Tooleap and B4A Part 3: Installation of Tooleap library and Application setup

The following library files need to be in your AdditionalLibs folder (these are all available in the B4A forum post here):

  • TooleapHelper (both jar/xml)
  • the latest tooleap sdk jar (current is tooleap-sdk-0.9.4.jar)

Before we start we need to make some manifest changes to the Application level.

These lines need to be added to your manifest editor:

For permissions:

AddManifestText(
<uses-permission android:name="android.permission.INTERNET" />
<uses-permission android:name="android.permission.ACCESS_NETWORK_STATE" />
<uses-permission android:name="android.permission.SYSTEM_ALERT_WINDOW" />
<uses-permission android:name="android.permission.GET_TASKS" />)

For Tooleap’s internal services:

AddApplicationText(
<service android:name="com.tooleap.sdk.TooleapAppService"/>
<service android:name="com.tooleap.sdk.TooleapUIService"
         android:process=":UIService"
         android:exported="true">
         <intent-filter>
                <action android:name="com.tooleap.sdk.BIND_UI_SERVICE" />
         </intent-filter>
</service>
<receiver android:name="com.tooleap.sdk.TooleapReceiver">
         <intent-filter>
               <action android:name="android.intent.action.PACKAGE_REPLACED"/>
               <data android:scheme="package"/>
         </intent-filter>
         <intent-filter>
               <action android:name="com.tooleap.sdk.TOOLEAP_ACTION"/>
         </intent-filter>
</receiver>)

Once you add these you are ready to start writing your Tooleap Activity/MiniApp.

Tooleap and B4A Part 2: Introduction to Tooleap


This is the first in a series of posts to explain how to use Tooleap with B4A.

You should sign up with their early access / beta program at: tooleap.com . They have very good documentation on site, and great support.

What you will need:

  • B4A 3.80 (may work with earlier version with some limitations)
  • Android SDK 2.2 (Version 8) and above.
  • the tooleap sdk jar (available here or from tooleap.com)
  • the Tooleap Wrapper libraries I wrote available here
  • an API key from Tooleap developers Key Management page to publish/release an app

That is all.

You can make any activity into a TooleapActivity and it can run in either normal mode or in miniApp mode.

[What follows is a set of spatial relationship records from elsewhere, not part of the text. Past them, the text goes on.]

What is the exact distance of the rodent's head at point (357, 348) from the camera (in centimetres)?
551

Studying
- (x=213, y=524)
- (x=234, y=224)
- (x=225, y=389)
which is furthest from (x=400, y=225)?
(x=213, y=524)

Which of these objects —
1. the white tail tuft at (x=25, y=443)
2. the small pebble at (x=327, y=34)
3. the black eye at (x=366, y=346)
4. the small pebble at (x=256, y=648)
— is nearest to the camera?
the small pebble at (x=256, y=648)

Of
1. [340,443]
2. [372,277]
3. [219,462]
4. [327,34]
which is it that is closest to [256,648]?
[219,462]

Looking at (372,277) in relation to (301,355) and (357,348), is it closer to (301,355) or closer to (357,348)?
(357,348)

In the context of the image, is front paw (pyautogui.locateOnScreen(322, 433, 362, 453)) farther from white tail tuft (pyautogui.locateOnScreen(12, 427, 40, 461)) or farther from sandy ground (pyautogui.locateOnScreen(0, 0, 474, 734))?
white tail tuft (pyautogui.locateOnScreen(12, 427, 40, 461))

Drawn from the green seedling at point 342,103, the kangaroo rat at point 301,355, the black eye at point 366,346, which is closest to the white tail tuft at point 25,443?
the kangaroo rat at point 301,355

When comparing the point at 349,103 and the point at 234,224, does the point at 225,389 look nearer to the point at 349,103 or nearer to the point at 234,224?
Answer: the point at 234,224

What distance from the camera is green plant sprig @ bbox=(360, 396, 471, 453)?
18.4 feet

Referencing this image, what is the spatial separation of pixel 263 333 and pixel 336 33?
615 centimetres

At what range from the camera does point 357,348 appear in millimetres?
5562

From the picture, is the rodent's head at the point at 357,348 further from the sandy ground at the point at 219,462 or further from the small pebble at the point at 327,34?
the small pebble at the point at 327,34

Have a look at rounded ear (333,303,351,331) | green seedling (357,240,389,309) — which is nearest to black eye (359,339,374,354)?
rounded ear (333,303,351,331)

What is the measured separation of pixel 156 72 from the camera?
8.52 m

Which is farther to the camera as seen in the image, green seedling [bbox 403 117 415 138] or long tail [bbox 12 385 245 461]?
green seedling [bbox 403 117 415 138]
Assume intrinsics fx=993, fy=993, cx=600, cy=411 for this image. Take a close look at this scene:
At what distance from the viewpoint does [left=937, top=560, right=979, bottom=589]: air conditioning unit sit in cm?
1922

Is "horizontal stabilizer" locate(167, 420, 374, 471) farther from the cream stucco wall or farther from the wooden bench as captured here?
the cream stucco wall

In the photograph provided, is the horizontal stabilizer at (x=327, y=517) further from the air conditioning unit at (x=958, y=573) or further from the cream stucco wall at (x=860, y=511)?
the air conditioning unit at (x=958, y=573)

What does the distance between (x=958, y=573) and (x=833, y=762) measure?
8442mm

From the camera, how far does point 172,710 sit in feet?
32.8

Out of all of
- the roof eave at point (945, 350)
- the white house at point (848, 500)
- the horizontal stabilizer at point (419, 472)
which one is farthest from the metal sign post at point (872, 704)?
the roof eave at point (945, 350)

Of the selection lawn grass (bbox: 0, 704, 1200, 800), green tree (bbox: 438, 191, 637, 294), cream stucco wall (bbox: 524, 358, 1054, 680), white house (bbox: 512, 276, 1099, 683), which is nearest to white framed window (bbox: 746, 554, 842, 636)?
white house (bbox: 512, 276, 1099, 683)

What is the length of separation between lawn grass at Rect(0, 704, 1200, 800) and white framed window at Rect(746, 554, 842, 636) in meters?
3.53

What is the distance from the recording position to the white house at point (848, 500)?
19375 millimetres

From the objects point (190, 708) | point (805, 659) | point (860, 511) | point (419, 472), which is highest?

You can have multiple instances of the same activity in miniApp mode.

The Tooleap Wrapper libraries contain 3 classes:

  • The TooleapManager class. This is used to manage the miniApps and can be used to add, remove or update the miniApps.
  • The TooleapMiniApp class. This is used to initialize and set the properties for the actual miniApp itself. This includes notification properties and app type etc.
  • The TooleapActivityHelper class. This is used with the Activity itself with some useful functions to find out whether the activity is in miniApp more or normal mode, or to find out its AppID.

Testing and Releasing a Tooleap app

You can test a Tooleap app without an API key. In order to do that you have to sign your apk with the debug certificate. In the B4A IDE go to Tools > Private Sign Key, and then select Use debug key at the bottom. You will be able to test the tooleap app, but remember you cannot release your app on the play store with a debug certificate.

For API keys, tooleap is still in early access mode, you first need to join the it using this link: http://developer.tooleap.com/tooleap-registration/

Once you join the program, you should be able to generate API keys. A tooleap API key is related to yourpackage name. To generate your API key go here:  http://developer.tooleap.com/api-keys-management/

Then, put in your package name and it will return an API key for you. This page also lists all your API keys.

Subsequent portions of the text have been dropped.